§ What this task involves
Output, as a JSON list of strings with one string per line and blank lines omitted, the lines from the one containing "How large is" through the end of the entries below, both included. Leave the pictures out.
═════ Data section ═════
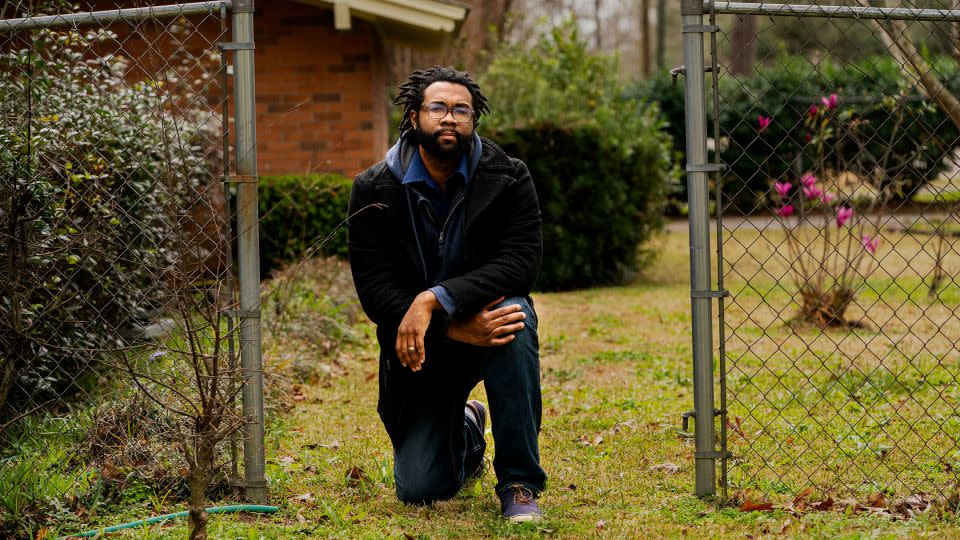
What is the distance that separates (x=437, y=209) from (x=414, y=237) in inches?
5.6

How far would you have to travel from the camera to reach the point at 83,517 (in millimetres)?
3641

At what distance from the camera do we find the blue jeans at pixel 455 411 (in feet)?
12.1

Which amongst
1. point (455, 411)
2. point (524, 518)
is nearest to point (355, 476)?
point (455, 411)

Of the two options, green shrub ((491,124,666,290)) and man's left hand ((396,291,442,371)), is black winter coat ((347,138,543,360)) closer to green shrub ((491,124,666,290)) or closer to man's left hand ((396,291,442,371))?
man's left hand ((396,291,442,371))

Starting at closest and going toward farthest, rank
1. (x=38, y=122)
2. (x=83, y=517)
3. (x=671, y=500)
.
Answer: (x=83, y=517)
(x=671, y=500)
(x=38, y=122)

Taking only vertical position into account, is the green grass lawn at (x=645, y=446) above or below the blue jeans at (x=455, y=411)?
below

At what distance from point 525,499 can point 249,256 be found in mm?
1290

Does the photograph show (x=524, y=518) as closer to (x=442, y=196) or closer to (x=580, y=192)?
(x=442, y=196)

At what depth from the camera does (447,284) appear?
3621 millimetres

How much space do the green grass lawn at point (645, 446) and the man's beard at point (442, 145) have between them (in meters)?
1.05

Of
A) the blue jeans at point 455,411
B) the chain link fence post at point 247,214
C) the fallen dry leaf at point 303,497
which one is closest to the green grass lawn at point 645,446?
the fallen dry leaf at point 303,497

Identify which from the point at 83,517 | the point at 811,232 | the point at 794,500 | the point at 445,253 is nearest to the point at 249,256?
the point at 445,253

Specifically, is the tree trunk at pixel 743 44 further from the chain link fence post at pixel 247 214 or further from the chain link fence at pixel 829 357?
the chain link fence post at pixel 247 214

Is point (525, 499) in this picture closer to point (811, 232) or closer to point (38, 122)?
point (38, 122)
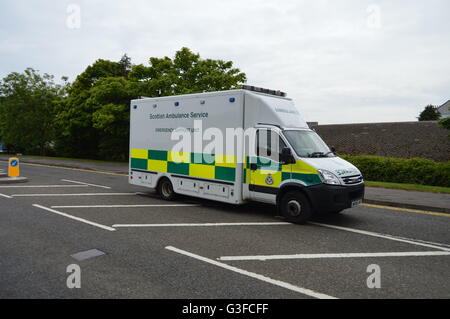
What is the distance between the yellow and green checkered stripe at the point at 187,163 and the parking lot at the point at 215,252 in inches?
37.9

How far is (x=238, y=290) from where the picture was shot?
12.6 feet

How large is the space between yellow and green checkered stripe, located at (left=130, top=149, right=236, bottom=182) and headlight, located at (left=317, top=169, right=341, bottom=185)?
208cm

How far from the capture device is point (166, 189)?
9766mm

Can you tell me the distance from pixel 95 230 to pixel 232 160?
3.38 meters

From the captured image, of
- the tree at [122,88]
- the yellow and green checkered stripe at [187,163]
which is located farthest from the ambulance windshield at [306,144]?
the tree at [122,88]

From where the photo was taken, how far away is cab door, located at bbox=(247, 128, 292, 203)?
735 cm

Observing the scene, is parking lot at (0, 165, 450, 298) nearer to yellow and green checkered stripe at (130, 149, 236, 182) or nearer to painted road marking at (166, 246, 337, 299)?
painted road marking at (166, 246, 337, 299)

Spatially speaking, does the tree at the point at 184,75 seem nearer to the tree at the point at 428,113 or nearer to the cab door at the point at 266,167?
the cab door at the point at 266,167

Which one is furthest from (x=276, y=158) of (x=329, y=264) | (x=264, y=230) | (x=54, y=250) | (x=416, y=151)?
(x=416, y=151)

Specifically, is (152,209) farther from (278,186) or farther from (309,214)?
(309,214)

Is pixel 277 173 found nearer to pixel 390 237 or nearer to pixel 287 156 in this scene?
pixel 287 156

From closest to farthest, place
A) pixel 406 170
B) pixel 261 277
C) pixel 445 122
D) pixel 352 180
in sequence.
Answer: pixel 261 277 < pixel 352 180 < pixel 445 122 < pixel 406 170

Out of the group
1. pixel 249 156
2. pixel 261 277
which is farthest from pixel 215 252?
pixel 249 156

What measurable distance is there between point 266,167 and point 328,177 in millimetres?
1423
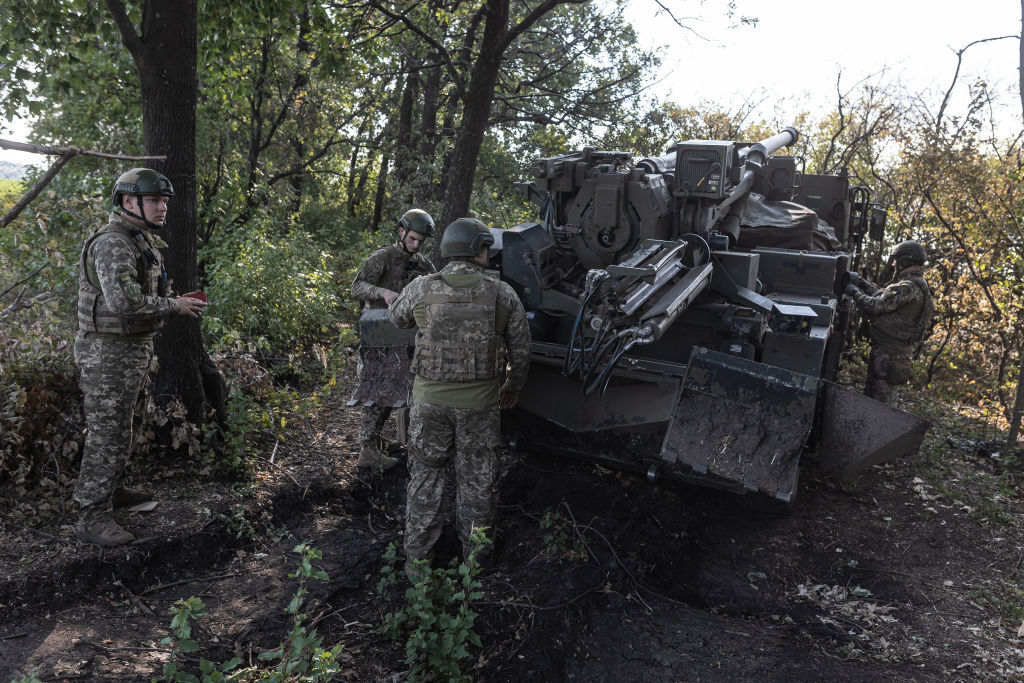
═════
§ Exercise result
[
  "How large is the space between yellow and green checkered stripe, located at (left=130, top=149, right=236, bottom=182) and headlight, located at (left=317, top=169, right=341, bottom=185)?",
  "208cm",
  "How far from the capture device is point (166, 189)?",
  "9766mm",
  "Can you tell me the distance from pixel 95 230 to pixel 232 160?",
  "3.38 meters",
  "From the captured image, of",
  "- the tree at [122,88]",
  "- the yellow and green checkered stripe at [187,163]",
  "which is located farthest from the ambulance windshield at [306,144]?",
  "the tree at [122,88]",
  "From where the photo was taken, how far away is cab door, located at bbox=(247, 128, 292, 203)?",
  "735 cm",
  "Observing the scene, is parking lot at (0, 165, 450, 298) nearer to yellow and green checkered stripe at (130, 149, 236, 182) or nearer to painted road marking at (166, 246, 337, 299)?",
  "painted road marking at (166, 246, 337, 299)",
  "Spatially speaking, does the tree at the point at 184,75 seem nearer to the tree at the point at 428,113 or nearer to the cab door at the point at 266,167?",
  "the cab door at the point at 266,167",
  "Which one is furthest from (x=276, y=158) of (x=329, y=264) | (x=264, y=230) | (x=54, y=250) | (x=416, y=151)?",
  "(x=416, y=151)",
  "Specifically, is (152,209) farther from (278,186) or farther from (309,214)?",
  "(309,214)",
  "Is pixel 277 173 found nearer to pixel 390 237 or nearer to pixel 287 156 in this scene?",
  "pixel 287 156",
  "From closest to farthest, place",
  "A) pixel 406 170",
  "B) pixel 261 277",
  "C) pixel 445 122",
  "D) pixel 352 180",
  "in sequence.",
  "Answer: pixel 261 277 < pixel 352 180 < pixel 445 122 < pixel 406 170",
  "Out of the group",
  "1. pixel 249 156",
  "2. pixel 261 277",
  "which is farthest from pixel 215 252?",
  "pixel 249 156",
  "What measurable distance is there between point 266,167 and point 328,177 in millimetres?",
  "1423"
]